Monaco Malt is a malt made only by Italmalt, as far as I know. The equivalent would be Munich malt 15-25 ebc. Munich and Wheat malts are as different as chalk and cheese. I think I'd go with the original recipe (above) and leave the Monaco malt for adding a bit of melanoidin to pilsners.


----------



## Danicomix (3/4/22)

I was thinking munich instead of wheat to have a more complex grist with a biscuit flavour to balance the hops!







An Ankoù said:


> Monaco Malt is a malt made only by Italmalt, as far as I know. The equivalent would be Munich malt 15-25 ebc. Munich and Wheat malts are as different as chalk and cheese. I think I'd go with the original recipe (above) and leave the Monaco malt for adding a bit of melanoidin to pilsners.


----------



## An Ankoù (3/4/22)

Danicomix said:


> I was thinking munich instead of wheat to have a more complex grist with a biscuit flavour to balance the hops!

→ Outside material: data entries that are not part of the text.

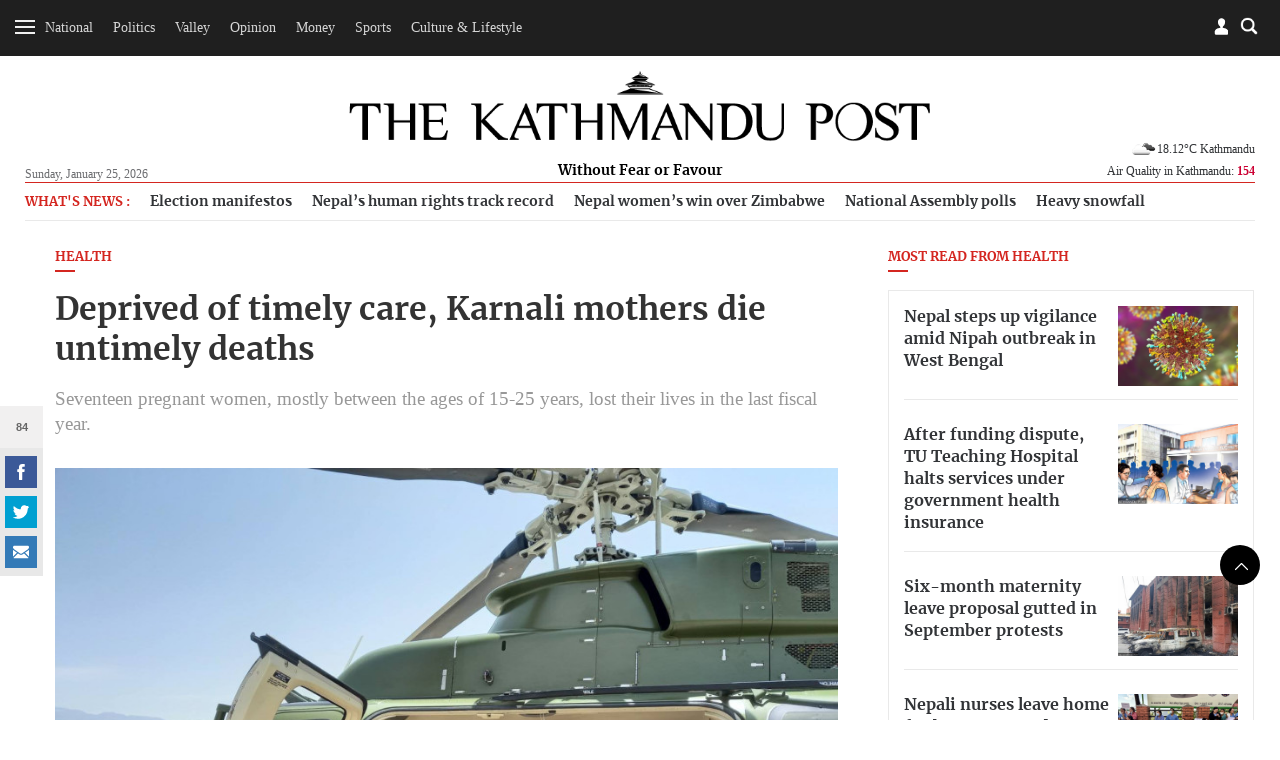

--- FILE ---
content_type: text/html; charset=UTF-8
request_url: https://api.kathmandupost.com/facebook/getsharecount?q=https://kathmandupost.com/health/2023/05/04/deprived-of-timely-care-karnali-mothers-die-untimely-deaths
body_size: -600
content:
{"count":84}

I see what you're getting at and I think you're right although the hops are fairly restrained and not as in-your-face as some others. I think you might be overdoing it by adding 10% munich and another 5% carahell, though. True, one's a a lightly roasted malt and the other a crystal malt, but I think you might start to lose that light, summer-ale character. Why not compromise and add 5% Monaco at the expense of some of the Golden Promise (ie use only 80%). I'd keep the wheat malt to lighten everything up. Simpson's Golden Promise tends to be light, anyway.
But if you ignore all this and go with your own instincts, it's still going to be a cracking ale.


----------



## Danicomix (3/4/22)

Thanks for the reply!
I think i will brew the recipe without munich for the first batch!




An Ankoù said:


> I see what you're getting at and I think you're right although the hops are fairly restrained and not as in-your-face as some others. I think you might be overdoing it by adding 10% munich and another 5% carahell, though. True, one's a a lightly roasted malt and the other a crystal malt, but I think you might start to lose that light, summer-ale character. Why not compromise and add 5% Monaco at the expense of some of the Golden Promise (ie use only 80%). I'd keep the wheat malt to lighten everything up. Simpson's Golden Promise tends to be light, anyway.
> But if you ignore all this and go with your own instincts, it's still going to be a cracking ale.


----------



## yankinoz (3/4/22)

Using wheat that's a good grist for many pale-colored ales; Munich would take it maltier. Those hops will give a refreshing, fragrant beer, but if you've been tasting the Stone and Wood and want something close, you need Galaxy in the mix. It imparts a distinctive, fruity character that marketers like to call passion fruit, but Kiwis also tag that on many of their hops. I get peach out of Galaxy.

Whatever, just brew it, you'll like it.


----------



## Danicomix (3/4/22)

Ok thanks a lot!
I have finally decided and I will brew with wheat.
Now i've just seen my reseller and pacifica is out of stock!!! Damn!




yankinoz said:


> Using wheat that's a good grist for many pale-colored ales; Munich would take it maltier. Those hops will give a refreshing, fragrant beer, but if you've been tasting the Stone and Wood and want something close, you need Galaxy in the mix. It imparts a distinctive, fruity character that marketers like to call passion fruit, but Kiwis also tag that on many of their hops. I get peach out of Galaxy.
> 
> Whatever, just brew it, you'll like it.


----------



## An Ankoù (3/4/22)

Danicomix said:


> Ok thanks a lot!
> I have finally decided and I will brew with wheat.
> Now i've just seen my reseller and pacifica is out of stock!!! Damn!


You can buy it here: Online Store | brewstore
You'll probably need to pay in GBP (£) so paypal would be good.
The postage costs are VERY reasonable. So you might order a few more varieties to get the best value for postage. Their dried yeasts are first class and very cheap.


----------